Task prompt: Reproduce exactly the lines from the one containing "What sequence do" through the last line of the records below, both included, and nothing else.

-=-=-

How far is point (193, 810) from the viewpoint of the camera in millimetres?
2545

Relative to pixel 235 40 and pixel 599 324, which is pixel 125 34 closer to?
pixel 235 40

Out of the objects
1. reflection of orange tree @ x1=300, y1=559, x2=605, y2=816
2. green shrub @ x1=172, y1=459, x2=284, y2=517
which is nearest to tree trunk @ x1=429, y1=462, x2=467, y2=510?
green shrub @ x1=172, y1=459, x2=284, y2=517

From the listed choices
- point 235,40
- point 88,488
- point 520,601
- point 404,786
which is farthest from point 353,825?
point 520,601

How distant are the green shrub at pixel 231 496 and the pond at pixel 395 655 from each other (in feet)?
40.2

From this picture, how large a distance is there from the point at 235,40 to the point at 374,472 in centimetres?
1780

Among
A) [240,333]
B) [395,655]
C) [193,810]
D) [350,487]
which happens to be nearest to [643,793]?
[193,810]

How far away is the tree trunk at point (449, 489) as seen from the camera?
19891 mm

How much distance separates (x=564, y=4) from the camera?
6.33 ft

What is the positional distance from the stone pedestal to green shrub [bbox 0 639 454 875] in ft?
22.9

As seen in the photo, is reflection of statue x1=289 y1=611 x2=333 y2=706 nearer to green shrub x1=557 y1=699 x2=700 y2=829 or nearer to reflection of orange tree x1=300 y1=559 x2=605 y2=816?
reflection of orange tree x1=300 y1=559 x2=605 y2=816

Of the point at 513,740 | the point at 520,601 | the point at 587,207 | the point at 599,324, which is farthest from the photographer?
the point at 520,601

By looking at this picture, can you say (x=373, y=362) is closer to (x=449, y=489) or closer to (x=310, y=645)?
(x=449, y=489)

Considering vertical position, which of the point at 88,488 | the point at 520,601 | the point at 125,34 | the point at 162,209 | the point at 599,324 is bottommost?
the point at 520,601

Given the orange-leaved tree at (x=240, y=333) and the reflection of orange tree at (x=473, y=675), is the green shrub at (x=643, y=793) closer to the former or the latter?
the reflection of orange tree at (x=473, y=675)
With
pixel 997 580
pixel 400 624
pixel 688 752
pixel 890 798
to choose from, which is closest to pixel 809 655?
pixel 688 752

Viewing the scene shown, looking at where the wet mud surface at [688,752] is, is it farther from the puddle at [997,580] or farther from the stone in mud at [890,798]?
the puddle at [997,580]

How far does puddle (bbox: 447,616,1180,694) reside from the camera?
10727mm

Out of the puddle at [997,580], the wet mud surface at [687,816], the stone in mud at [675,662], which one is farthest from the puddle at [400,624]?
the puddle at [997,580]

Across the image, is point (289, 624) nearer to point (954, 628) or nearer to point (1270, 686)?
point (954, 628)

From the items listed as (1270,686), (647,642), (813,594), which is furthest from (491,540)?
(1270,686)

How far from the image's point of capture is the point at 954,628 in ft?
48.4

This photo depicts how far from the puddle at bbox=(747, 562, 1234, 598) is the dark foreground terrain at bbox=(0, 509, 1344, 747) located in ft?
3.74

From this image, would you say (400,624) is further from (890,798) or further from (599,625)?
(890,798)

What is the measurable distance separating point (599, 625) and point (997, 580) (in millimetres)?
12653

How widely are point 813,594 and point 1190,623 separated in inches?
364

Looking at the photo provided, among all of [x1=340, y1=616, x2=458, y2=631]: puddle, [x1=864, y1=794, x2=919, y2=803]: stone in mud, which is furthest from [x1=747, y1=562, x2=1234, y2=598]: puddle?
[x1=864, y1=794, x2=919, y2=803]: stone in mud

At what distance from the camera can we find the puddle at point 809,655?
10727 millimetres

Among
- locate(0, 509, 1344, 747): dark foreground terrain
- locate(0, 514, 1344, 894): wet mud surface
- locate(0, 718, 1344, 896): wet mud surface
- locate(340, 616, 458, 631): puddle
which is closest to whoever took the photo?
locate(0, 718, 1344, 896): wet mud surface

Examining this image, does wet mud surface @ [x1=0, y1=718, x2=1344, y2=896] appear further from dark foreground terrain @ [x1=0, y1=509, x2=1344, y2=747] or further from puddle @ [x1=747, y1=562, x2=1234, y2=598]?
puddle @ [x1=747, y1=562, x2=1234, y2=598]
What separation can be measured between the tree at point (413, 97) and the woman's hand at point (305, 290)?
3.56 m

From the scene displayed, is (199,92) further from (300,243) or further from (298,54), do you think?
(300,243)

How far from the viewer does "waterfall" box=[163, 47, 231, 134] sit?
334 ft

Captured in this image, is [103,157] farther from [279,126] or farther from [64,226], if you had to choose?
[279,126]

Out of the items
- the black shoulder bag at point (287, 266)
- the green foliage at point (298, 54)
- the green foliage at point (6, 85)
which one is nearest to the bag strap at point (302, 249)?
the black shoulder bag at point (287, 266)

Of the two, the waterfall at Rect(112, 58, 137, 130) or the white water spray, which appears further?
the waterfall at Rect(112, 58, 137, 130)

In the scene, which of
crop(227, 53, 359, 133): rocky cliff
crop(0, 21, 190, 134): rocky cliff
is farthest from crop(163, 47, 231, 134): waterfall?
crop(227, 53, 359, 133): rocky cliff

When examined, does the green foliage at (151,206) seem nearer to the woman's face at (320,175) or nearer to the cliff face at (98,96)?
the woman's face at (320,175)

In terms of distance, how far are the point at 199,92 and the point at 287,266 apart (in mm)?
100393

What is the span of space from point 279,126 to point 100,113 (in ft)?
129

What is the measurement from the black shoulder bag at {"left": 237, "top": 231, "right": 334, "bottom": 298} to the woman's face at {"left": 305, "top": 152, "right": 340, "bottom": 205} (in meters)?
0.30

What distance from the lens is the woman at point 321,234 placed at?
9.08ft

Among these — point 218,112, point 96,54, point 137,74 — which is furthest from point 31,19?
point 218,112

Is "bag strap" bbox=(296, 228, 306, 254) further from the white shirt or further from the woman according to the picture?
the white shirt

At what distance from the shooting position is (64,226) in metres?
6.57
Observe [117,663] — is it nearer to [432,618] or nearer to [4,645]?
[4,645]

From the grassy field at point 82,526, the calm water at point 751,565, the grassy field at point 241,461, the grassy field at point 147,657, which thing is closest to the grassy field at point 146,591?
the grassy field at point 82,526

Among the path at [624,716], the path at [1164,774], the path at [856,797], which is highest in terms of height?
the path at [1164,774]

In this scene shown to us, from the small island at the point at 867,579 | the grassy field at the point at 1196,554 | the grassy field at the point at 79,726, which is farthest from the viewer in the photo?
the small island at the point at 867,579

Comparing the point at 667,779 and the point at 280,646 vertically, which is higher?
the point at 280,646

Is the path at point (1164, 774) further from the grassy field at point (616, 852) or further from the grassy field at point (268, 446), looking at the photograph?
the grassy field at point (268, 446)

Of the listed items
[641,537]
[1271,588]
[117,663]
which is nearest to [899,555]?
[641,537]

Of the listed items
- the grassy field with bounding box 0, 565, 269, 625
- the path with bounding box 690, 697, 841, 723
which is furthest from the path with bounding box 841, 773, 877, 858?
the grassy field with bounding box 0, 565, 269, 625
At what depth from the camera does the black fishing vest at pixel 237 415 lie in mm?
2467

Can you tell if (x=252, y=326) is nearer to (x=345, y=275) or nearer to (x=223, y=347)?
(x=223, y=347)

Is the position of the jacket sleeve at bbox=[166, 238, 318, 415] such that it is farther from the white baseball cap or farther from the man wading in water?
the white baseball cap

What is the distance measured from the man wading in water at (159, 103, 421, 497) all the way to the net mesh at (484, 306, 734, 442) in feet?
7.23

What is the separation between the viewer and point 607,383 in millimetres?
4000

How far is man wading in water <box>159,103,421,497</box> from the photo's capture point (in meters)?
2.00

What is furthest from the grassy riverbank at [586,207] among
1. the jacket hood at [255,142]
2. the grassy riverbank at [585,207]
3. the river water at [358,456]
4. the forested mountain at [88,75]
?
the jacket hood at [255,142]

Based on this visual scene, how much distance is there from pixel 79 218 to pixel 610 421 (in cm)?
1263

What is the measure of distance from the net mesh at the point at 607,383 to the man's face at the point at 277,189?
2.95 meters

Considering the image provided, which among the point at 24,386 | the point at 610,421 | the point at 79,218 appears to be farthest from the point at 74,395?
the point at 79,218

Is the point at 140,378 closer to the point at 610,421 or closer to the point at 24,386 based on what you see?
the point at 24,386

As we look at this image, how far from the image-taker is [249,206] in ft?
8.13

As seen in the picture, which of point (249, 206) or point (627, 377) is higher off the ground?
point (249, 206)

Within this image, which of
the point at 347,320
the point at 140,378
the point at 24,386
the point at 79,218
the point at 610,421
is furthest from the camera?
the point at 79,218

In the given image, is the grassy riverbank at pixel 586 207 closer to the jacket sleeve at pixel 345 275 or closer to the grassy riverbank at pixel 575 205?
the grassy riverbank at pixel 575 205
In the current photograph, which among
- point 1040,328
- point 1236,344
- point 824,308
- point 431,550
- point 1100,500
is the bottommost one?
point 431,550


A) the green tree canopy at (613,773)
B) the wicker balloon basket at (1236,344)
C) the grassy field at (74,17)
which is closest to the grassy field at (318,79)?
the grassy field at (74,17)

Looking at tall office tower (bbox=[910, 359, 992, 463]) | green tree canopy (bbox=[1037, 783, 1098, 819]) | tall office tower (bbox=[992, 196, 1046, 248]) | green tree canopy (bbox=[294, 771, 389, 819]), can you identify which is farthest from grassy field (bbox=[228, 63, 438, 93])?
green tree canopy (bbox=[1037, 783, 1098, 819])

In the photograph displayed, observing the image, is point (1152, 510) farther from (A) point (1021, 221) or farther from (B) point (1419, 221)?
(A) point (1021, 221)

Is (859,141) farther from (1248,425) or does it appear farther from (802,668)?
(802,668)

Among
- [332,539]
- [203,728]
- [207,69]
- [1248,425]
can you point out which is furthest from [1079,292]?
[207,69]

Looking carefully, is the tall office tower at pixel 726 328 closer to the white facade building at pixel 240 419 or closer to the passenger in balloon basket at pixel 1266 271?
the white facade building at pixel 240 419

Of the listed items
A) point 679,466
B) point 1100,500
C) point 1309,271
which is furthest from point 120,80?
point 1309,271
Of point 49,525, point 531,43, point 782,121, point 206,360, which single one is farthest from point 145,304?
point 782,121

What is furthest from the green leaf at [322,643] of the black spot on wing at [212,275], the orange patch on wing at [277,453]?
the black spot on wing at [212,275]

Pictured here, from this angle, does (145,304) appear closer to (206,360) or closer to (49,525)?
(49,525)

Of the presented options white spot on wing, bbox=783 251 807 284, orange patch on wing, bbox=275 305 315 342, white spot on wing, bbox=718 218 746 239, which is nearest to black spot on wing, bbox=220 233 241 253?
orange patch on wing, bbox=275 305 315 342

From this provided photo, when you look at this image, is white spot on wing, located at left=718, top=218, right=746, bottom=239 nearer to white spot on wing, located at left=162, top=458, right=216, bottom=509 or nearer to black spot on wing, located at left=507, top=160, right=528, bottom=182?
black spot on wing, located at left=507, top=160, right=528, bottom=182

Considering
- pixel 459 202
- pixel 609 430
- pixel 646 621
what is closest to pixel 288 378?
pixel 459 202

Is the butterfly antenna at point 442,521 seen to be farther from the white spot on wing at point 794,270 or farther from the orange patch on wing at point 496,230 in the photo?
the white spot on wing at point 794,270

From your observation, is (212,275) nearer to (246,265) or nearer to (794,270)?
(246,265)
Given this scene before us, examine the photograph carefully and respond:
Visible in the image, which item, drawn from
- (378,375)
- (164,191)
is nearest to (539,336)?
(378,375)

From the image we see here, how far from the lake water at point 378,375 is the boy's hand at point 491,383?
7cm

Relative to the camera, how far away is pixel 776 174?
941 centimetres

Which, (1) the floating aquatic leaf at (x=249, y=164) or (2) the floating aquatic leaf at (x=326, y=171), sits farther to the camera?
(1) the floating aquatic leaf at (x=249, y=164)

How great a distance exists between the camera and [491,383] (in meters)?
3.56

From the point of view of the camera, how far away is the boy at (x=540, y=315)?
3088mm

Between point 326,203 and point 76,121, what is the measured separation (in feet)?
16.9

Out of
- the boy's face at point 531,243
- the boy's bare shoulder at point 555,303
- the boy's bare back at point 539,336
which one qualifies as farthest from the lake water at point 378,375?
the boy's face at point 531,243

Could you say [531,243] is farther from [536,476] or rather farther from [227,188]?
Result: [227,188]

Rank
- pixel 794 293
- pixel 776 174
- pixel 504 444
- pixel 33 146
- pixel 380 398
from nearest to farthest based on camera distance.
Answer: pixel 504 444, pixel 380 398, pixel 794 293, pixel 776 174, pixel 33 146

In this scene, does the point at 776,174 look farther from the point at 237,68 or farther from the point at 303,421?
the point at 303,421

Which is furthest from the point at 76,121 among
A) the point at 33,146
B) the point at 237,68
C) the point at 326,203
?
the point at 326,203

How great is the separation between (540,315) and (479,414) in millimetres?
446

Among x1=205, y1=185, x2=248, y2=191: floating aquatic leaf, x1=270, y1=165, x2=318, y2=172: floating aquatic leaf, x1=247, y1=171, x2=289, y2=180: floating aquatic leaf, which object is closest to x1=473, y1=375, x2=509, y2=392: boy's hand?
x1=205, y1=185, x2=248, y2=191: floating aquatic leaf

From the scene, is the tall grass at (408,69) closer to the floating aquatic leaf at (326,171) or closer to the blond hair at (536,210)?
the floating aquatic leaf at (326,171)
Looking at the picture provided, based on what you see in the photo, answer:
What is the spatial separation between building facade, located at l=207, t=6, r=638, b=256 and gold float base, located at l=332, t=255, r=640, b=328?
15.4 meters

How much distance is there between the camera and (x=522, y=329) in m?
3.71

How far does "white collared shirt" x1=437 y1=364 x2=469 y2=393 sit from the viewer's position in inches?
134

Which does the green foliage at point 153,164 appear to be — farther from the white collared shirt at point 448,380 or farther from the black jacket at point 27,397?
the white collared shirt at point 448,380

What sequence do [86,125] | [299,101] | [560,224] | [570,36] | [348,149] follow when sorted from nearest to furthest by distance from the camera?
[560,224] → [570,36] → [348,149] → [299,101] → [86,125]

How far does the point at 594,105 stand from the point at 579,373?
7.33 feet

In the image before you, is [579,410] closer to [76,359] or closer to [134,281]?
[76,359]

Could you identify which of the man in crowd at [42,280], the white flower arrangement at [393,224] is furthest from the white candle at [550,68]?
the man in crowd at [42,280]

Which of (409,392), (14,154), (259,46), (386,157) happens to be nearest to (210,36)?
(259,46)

-=-=-

Output for this exercise:
What sequence do [86,125] | [299,101] | [560,224] | [570,36] | [348,149] follow when sorted from nearest to furthest by distance from the camera?
[560,224] → [570,36] → [348,149] → [299,101] → [86,125]

How far does the point at 594,105 stand from the point at 579,373?
7.33 feet

In the image before you, is [579,410] closer to [76,359] or closer to [134,281]?
[76,359]

Could you identify which of the man in crowd at [42,280], the white flower arrangement at [393,224] is furthest from the white candle at [550,68]?
the man in crowd at [42,280]

Which of (409,392), (14,154), (259,46), (386,157) happens to be nearest to (210,36)?
(259,46)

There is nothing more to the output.